# [Aim]
Begin at the line below that contains "What distance exists". Repeat it and all remaining lines of the records exactly.

(Rows of spatial question data)
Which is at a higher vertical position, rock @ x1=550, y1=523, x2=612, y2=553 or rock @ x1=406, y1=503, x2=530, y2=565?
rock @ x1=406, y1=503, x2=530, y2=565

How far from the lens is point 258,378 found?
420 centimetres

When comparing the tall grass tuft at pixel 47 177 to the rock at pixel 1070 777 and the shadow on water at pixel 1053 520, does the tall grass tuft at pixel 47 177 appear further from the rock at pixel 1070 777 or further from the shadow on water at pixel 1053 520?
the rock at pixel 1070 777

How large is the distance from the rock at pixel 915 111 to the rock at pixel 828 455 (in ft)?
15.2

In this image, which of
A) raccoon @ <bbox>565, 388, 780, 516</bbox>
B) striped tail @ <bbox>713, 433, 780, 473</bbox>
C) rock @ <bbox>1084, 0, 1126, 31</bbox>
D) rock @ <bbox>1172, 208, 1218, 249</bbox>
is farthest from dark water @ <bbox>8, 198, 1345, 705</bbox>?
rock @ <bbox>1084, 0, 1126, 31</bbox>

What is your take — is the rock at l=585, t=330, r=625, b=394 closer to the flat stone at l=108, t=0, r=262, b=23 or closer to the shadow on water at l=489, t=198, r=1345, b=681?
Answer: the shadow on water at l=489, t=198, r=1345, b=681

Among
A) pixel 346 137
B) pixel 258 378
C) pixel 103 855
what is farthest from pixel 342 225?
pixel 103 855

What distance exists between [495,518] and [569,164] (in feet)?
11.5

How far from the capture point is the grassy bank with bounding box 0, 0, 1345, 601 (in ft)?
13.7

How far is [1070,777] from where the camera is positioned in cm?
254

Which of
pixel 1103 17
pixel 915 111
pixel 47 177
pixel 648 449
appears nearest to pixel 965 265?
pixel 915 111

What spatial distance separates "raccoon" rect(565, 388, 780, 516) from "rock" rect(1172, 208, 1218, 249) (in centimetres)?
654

# [Exercise response]
What distance exists between [495,518] and [569,164] (in feet)?
11.5

How far from the capture point is the grassy bank with bounding box 0, 0, 1345, 601 (in ft)?
13.7

How far is [1070,777] from where the camera is positioned in cm?
254

Which of
pixel 1103 17
pixel 915 111
pixel 47 177
pixel 648 449
appears nearest to pixel 965 265?
pixel 915 111

What spatial distance separates "raccoon" rect(565, 388, 780, 516) from "rock" rect(1172, 208, 1218, 249) (in centimetres)?
654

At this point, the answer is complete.